▶ **TASKS**:
1. Write out the part of the Napa courthouse excerpt between "Unbillable Hours: A" and "the next day.", inclusive.
2. Write what comes next in the Napa courthouse excerpt, picking up after its final sentence.

▶ **EXCERPTED TEXT**:

───

Unbillable Hours: A True Story
Page 18
My secretary had booked me a room at the five-star Silverado Resort in wine country, just a few miles from the courthouse in downtown Napa. Set at the end of a manicured, tree-lined drive, with a colonial estate–style main house and cabana-like rooms spread among the bucolic grounds and championship golf course, the accommodation would have given me a nice break from the office under different circumstances. But I was way too stressed to enjoy it. After checking into my cabana, I ordered room service and began preparing for the hearing the next day.
It is an old joke among seasoned trial lawyers that many big firm lawyers may have a reputation for winning cases in pretrial motions or settling them before trial, but “can’t find the courthouse” for real trials. The next morning, I walked around the Napa town square for thirty minutes looking for the courthouse. I had the address and a map in my hand, but my only courtroom experiences up to this point had been in the big, serious-looking court building in downtown LA. In my stressed-out state, I overlooked the Victorian house at the center of the town square. In desperation, and with only minutes to go before the 8:30 A.M. hearing was scheduled to begin, I stopped someone who looked like a lawyer and asked him where the courthouse was. He looked at me strangely and told me I was standing in front of it. I followed him into the Victorian house and upstairs to Courtroom A.

───

[Stored items]
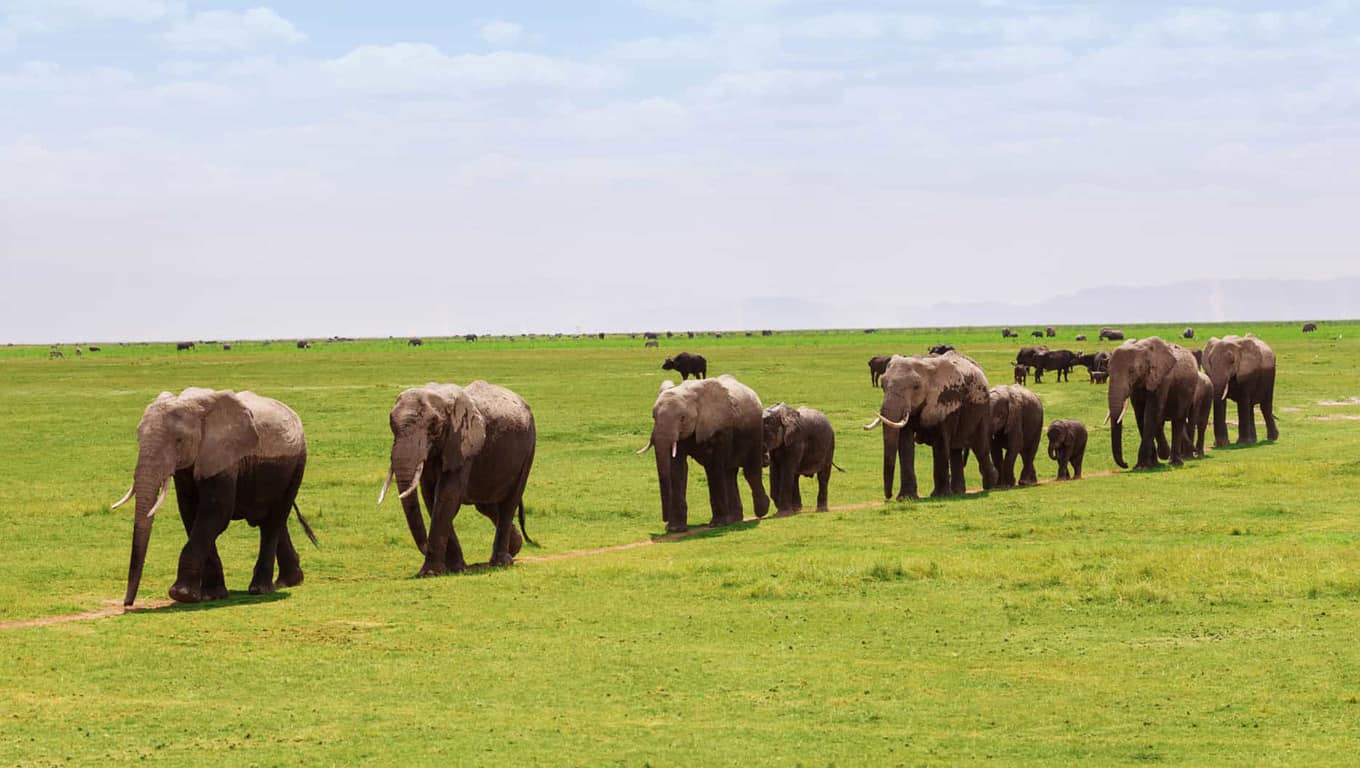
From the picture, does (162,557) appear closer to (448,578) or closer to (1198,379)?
(448,578)

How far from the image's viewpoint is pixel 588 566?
22.5 meters

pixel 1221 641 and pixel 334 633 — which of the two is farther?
pixel 334 633

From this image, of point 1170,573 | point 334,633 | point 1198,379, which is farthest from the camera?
point 1198,379

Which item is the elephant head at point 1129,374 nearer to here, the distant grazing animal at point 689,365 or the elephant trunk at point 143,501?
the elephant trunk at point 143,501

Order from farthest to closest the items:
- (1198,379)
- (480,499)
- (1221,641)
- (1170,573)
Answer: (1198,379) → (480,499) → (1170,573) → (1221,641)

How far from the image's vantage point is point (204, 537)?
770 inches

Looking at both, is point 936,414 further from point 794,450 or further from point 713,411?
point 713,411

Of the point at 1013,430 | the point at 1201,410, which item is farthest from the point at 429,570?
the point at 1201,410

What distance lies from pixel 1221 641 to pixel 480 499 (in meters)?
11.3

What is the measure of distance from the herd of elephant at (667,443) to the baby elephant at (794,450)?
0.10 feet

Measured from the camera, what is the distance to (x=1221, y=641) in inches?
630

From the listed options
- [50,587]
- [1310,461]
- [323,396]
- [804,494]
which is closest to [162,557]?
[50,587]

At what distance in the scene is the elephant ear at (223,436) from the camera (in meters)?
19.5

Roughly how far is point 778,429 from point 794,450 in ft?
1.85
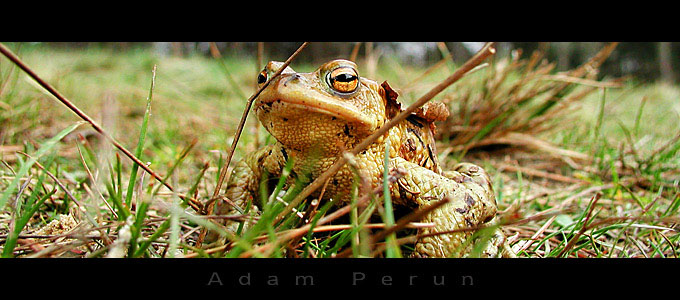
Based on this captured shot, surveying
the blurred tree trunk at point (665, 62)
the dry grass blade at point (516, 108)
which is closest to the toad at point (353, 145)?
the dry grass blade at point (516, 108)

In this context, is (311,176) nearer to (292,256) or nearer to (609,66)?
(292,256)

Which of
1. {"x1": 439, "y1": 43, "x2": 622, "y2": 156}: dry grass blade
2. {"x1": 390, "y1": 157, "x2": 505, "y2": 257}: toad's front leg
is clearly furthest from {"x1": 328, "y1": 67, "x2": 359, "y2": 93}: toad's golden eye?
{"x1": 439, "y1": 43, "x2": 622, "y2": 156}: dry grass blade

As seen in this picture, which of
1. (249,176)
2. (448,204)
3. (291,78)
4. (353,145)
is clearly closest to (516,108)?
(448,204)

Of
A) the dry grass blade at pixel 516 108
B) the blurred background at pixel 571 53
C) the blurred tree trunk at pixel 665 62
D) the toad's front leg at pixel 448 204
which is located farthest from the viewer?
the blurred tree trunk at pixel 665 62

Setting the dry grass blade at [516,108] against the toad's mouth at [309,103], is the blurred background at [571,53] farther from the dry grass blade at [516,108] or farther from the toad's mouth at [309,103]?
the toad's mouth at [309,103]

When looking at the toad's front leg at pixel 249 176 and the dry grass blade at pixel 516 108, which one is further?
the dry grass blade at pixel 516 108

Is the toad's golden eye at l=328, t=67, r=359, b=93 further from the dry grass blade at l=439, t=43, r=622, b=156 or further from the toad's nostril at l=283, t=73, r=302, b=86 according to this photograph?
the dry grass blade at l=439, t=43, r=622, b=156
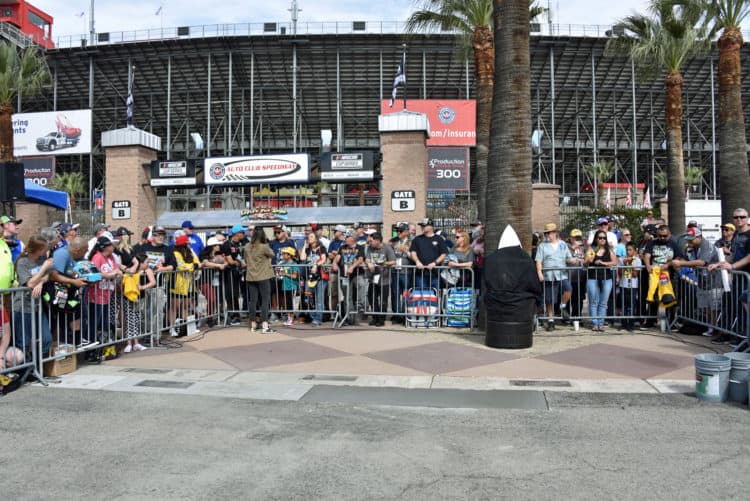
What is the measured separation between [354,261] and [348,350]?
8.85 ft

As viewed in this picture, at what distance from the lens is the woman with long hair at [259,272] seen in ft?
34.4

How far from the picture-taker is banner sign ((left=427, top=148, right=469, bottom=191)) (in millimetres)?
36344

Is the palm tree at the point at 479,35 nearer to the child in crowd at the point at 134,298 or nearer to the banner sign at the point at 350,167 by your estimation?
the banner sign at the point at 350,167

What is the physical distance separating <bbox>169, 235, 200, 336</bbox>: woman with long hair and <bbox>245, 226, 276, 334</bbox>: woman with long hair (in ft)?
3.22

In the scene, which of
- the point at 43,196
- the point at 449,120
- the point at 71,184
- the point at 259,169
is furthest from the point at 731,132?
the point at 71,184

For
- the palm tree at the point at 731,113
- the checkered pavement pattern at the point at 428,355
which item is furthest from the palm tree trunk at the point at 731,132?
the checkered pavement pattern at the point at 428,355

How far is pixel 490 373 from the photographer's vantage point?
721cm

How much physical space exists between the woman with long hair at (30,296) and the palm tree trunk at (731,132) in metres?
14.6

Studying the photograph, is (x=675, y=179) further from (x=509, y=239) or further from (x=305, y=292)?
(x=305, y=292)

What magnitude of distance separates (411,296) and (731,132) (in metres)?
9.85

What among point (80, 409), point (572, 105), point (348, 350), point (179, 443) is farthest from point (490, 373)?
point (572, 105)

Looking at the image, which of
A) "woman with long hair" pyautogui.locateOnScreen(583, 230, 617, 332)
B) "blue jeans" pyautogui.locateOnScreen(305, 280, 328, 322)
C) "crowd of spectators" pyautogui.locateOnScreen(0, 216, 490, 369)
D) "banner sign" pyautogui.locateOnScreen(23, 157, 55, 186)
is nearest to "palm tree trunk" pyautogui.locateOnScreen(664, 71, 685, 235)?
"crowd of spectators" pyautogui.locateOnScreen(0, 216, 490, 369)

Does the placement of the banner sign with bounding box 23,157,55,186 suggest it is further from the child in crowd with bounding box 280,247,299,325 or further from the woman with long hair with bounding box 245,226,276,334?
the woman with long hair with bounding box 245,226,276,334

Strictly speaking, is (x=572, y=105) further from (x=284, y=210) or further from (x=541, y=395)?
(x=541, y=395)
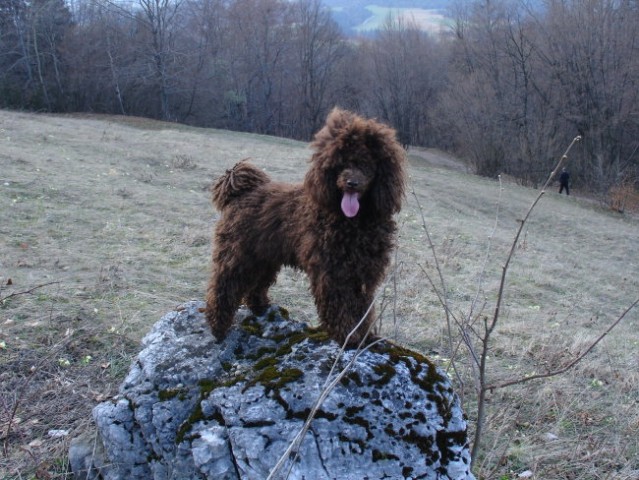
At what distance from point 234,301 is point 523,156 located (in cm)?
2667

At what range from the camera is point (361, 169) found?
343cm

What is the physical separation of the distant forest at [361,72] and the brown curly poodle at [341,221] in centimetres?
2478

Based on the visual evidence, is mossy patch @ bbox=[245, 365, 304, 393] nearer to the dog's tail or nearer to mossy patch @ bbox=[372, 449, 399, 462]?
mossy patch @ bbox=[372, 449, 399, 462]

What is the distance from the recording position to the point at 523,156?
28.2m

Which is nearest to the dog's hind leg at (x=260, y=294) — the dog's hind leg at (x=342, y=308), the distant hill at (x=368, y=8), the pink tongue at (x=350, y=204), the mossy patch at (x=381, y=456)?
the dog's hind leg at (x=342, y=308)

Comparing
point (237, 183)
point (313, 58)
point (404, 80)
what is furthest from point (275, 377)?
point (313, 58)

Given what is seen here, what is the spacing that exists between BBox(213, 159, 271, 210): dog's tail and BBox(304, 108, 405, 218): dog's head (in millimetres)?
841

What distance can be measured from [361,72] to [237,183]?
4308 cm

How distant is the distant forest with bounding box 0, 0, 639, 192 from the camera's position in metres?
30.0

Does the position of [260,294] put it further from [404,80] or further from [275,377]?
[404,80]

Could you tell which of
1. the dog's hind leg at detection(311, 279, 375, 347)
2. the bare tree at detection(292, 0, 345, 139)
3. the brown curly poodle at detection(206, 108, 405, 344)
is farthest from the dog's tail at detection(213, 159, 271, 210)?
the bare tree at detection(292, 0, 345, 139)

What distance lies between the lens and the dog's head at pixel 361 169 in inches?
135

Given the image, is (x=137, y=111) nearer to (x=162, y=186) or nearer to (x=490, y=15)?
(x=490, y=15)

───

▶ **ANSWERS PROVIDED**:
1.
Unbillable Hours: A True Story
Page 18
My secretary had booked me a room at the five-star Silverado Resort in wine country, just a few miles from the courthouse in downtown Napa. Set at the end of a manicured, tree-lined drive, with a colonial estate–style main house and cabana-like rooms spread among the bucolic grounds and championship golf course, the accommodation would have given me a nice break from the office under different circumstances. But I was way too stressed to enjoy it. After checking into my cabana, I ordered room service and began preparing for the hearing the next day.

2.
The courtroom was much more intimate than I had expected. The elevated judge’s bench took up half of the room. A handful of lawyers were crammed together in one pew only a few feet behind the lawyers’ tables, waiting for their cases to be called. A uniformed bailiff stood in front of the judge’s bench, and an elderly court reporter sat at a desk in the corner of the room, sandwiched between the witness stand and the wall. I took the last remaining space on the pew just as the judge emerged from his chambers exactly at 8:30 and the bailiff called the court to order.
My case was first up, and as I approached the lawyers’ table, my nerves almost had me sweating through my shirt. Arguing motions in court was nothing new for me at this point, but I was exhausted and terrified by the thought of two more all-nighters writing a summary judgment motion if the judge denied us a continuance. The plaintiff’s lawyer, a young partner from a big San Francisco firm, turned out to be the guy I had asked for directions in front of the courthouse. As I took my place at the table next to him, he said with a grin, “I see you found the place.”
My strategy was to deflect all blame for the delay from my client and put it onto my client’s former lawyers. Since their case file had given me absolutely nothing useful for the summary judgment motion, I had no qualms about pushing the former firm under a bus to try to gain a little sympathy for my client.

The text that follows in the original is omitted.